§ **Passage given**:
::::

Valencia, Calif. (Jan. 11, 2024) – California Institute of the Arts (CalArts) is pleased to announce world-renowned writer and artist Denise Ferreira da Silva as its 2024 Theorist in Residence.

Organized by the MA Aesthetics and Politics Program in the CalArts School of Critical Studies, the Theorist in Residence initiative invites theorists focusing on media, urban, or global studies to spend up to two weeks at CalArts to teach workshops, faculty seminars, and give a public lecture.

::::

§ **Exercise instructions**:
[1] Per the announcement, which program organizes the Theorist in Residence initiative?
[2] Based on the announcement, explain what the Theorist in Residence initiative brings theorists to CalArts to do.
[3] Echo the announcement from "Valencia, Calif. (Jan." up to and including "Theorist in Residence.".

::::

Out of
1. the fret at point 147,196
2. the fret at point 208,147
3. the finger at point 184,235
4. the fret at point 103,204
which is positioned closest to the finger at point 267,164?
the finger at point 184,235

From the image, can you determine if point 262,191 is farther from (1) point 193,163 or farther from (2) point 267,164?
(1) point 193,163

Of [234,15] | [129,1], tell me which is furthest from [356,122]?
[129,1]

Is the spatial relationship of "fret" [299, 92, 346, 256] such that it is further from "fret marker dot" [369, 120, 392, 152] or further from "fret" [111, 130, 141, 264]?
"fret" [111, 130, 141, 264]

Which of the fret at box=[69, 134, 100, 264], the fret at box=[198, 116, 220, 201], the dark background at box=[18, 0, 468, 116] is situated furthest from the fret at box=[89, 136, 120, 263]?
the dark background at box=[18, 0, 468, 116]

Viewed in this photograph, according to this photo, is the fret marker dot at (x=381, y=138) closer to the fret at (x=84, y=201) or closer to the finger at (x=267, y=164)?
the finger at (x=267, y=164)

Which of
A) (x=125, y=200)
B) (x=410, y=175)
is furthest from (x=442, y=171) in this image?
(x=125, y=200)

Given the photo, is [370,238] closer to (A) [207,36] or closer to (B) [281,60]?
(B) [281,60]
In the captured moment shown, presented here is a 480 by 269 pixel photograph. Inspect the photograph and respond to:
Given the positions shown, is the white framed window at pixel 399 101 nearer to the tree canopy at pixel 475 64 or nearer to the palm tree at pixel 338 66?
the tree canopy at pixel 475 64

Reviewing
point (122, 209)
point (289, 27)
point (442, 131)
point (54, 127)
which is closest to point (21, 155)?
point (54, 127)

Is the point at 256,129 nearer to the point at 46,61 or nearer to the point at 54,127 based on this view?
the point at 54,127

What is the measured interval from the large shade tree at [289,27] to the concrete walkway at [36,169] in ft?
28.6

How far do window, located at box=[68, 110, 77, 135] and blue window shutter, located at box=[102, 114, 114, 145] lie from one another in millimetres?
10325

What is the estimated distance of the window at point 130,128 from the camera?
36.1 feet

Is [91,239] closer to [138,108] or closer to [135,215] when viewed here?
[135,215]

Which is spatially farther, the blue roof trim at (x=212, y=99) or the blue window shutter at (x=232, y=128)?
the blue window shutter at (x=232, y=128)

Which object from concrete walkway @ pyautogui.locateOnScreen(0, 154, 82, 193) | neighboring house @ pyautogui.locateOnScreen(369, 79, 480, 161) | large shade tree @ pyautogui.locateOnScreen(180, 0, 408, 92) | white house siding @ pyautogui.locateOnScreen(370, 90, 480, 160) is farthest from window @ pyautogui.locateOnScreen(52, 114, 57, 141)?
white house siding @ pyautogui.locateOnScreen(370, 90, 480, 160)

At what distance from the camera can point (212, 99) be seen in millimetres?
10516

::::

§ **Solutions**:
[1] The MA Aesthetics and Politics Program in the CalArts School of Critical Studies.

[2] The initiative invites theorists who focus on media, urban, or global studies to spend up to two weeks at CalArts. During that time they teach workshops and faculty seminars and give a public lecture.

[3]
Valencia, Calif. (Jan. 11, 2024) – California Institute of the Arts (CalArts) is pleased to announce world-renowned writer and artist Denise Ferreira da Silva as its 2024 Theorist in Residence.